“The road it takes is bumpy and it seems to take a detour, but its charismatic subject and its strong portrayal of an artist’s drive and how that affects one’s life give Becoming Giulia enough agency to captivate throughout its runtime.”
“I missed my own identity.” One of the big taboos of motherhood is talking about the guilt of feeling that after giving birth you want at least part of your old life back, even if it is perfectly normal to feel this way. Trying to juggle taking care of a newborn with returning to your professional life is a struggle millions of women go through on a day-to-day basis. In that sense the story of Giulia Tonelli, prima ballerina of the Zurich Opera ballet and the subject of Swiss director Laura Kaehr’s debut feature documentary Becoming Giulia, is not unique. But the world of ballet is extremely demanding, one in which performers are expected to live and breathe their art to the extent that everything else is pushed aside. A documentary of balancing life and career, Becoming Giulia shifts halfway through until it can essentially be brought back, as its title suggests, to a journey of a woman finding and reclaiming herself and her ambitions.
At the start of the film Tonelli does what any young mother seemingly does, introducing her son Jacopo, at this point just a few weeks old by the looks of it, to her workplace. Nobody at the Zurich Opera has children, neither dancers nor staff, except for the company’s choreographer. Their sole dedication is to dance and perfecting performance. For Tonelli, her art now has to share space in her life with Jacopo, and she tries to make that work almost against the odds. She soon finds herself back in rehearsals for the lead role in Romeo & Juliet, while at the same time having to make her schedule fit around the care for a newborn. Her partner does his fair share, but Tonelli’s ambitions threaten to overcome her. At one point involved in three different ballets for the company, she also strikes up a friendship with British choreographer Cathy Marston, who invites her to help her set up an adaptation of The Scarlet Letter and whose work promises to give Tonelli the sort of mature roles she desires. But with demanding choreographers in Zurich breathing down her neck and a demanding little one at home, Tonelli might burn herself out.
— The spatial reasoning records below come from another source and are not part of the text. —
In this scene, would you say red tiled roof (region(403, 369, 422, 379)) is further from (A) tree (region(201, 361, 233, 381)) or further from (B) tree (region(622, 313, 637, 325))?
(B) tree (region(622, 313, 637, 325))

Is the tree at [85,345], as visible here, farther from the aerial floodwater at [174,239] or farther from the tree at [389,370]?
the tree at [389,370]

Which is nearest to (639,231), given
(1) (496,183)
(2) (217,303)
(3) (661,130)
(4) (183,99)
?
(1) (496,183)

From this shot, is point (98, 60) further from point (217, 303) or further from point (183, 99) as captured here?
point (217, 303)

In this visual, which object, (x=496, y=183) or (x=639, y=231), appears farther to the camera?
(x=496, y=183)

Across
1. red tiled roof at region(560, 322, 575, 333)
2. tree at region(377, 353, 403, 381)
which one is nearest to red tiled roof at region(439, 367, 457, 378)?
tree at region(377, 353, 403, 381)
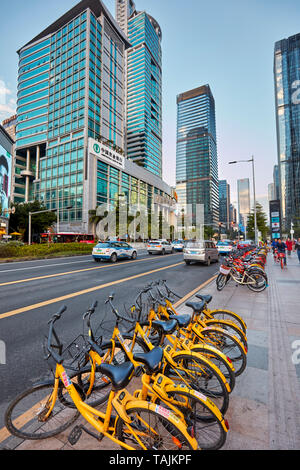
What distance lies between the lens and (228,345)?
3064 millimetres

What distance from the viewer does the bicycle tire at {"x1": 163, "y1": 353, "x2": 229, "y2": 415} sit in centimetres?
224

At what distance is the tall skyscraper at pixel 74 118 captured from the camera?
51500 mm

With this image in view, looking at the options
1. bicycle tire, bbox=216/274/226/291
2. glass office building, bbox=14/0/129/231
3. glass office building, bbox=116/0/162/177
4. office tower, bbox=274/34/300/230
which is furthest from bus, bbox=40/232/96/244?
office tower, bbox=274/34/300/230

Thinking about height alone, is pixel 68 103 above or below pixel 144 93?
below

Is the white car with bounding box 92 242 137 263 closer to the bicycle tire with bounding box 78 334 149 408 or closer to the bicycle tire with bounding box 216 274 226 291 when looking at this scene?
the bicycle tire with bounding box 216 274 226 291

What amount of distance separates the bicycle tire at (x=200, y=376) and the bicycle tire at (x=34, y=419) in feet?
3.54

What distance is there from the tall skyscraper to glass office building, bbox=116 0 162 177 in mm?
25457

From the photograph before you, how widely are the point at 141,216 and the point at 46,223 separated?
2982 cm

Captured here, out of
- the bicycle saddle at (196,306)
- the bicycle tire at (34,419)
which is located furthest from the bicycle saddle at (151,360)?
the bicycle saddle at (196,306)

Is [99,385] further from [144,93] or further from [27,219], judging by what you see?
[144,93]

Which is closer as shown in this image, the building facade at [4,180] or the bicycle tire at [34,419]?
the bicycle tire at [34,419]

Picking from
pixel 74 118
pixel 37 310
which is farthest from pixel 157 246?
pixel 74 118

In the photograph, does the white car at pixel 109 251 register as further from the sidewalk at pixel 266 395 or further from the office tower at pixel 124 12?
the office tower at pixel 124 12

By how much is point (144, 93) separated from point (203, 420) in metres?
113
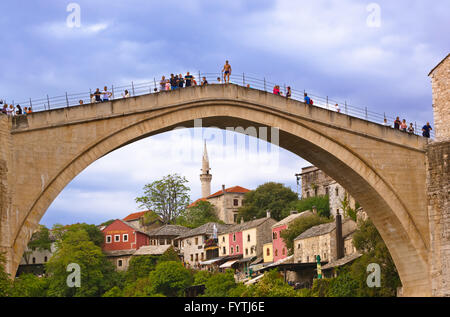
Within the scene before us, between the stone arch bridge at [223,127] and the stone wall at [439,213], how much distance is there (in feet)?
0.80

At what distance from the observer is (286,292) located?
31.0 m

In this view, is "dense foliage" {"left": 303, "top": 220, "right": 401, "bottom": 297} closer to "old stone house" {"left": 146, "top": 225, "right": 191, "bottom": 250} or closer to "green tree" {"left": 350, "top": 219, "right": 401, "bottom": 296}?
"green tree" {"left": 350, "top": 219, "right": 401, "bottom": 296}

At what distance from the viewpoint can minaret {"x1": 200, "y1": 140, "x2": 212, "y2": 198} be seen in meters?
110

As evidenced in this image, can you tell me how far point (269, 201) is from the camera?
82000 millimetres

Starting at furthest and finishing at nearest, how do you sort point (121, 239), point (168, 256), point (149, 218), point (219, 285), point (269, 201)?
1. point (149, 218)
2. point (269, 201)
3. point (121, 239)
4. point (168, 256)
5. point (219, 285)

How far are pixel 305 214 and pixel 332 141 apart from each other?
3571 cm

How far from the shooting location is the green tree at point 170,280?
188ft

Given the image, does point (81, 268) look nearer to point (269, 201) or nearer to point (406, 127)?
point (269, 201)

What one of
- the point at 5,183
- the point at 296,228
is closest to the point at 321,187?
the point at 296,228

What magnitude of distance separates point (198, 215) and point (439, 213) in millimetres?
63979

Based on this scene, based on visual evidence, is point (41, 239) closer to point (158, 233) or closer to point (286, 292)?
point (158, 233)

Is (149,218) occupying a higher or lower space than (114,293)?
higher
As the film progresses the perspective changes. In one of the rare interview moments Tonelli laments society’s pressure on young mothers as it expects them to dedicate themselves to their child and put their professional careers on the back burner, something that is especially true of a conservative society like Switzerland’s. Why isn’t a mother allowed ambition, she asks. From this point onward we barely see little Jacopo reappear, as Tonelli plunges herself head-first into her work and her art. This is a jarring change of direction, as if Kaehr changed her ideas mid-film. Becoming Giulia becomes primarily concerned with the ballet dancer and less with the woman who combines career and motherhood, seemingly abandoning the trajectory it set out on and pushing the film into schizophrenic territory. This leads to the question of who the Giulia from the title is meant to be: the dancer, the mother, or both?
Becoming Giulia isn’t entirely clear about its answer, but it leans heavily towards the dancing side of the equation, supporting Tonelli by showing that women can indeed be more than just ‘mothers’ after giving birth, a strong statement against conventional thinking and role models. The added bonus is that Kaehr spends much time in rehearsal rooms, using her wide canvas to register not only the beauty of ballet but also the tremendous amount of hard work that goes into it. It is telling that the film has footage of only one on-stage performance, wanting to show not the beauty of success but the ugliness of the path to it. Giselle, Nutcracker, and various other pieces form the backbone of Tonelli’s journey to become who she really is, but in an odd way so does COVID, which makes its entrance late in the film. It gives the Italian dancer the opportunity to do some soul searching and figure out where her future lies. And it also allows for the return of Jacopo, by this time able to walk, as Tonelli and her partner are bound to home. The poignancy of the final scene, with the young boy clumsily hopping up and down juxtaposed with his mother rehearsing in the background, brings the film full circle. The road it takes is bumpy and it seems to take a detour, but its charismatic subject and its strong portrayal of an artist’s drive and how that affects one’s life give Becoming Giulia enough agency to captivate throughout its runtime.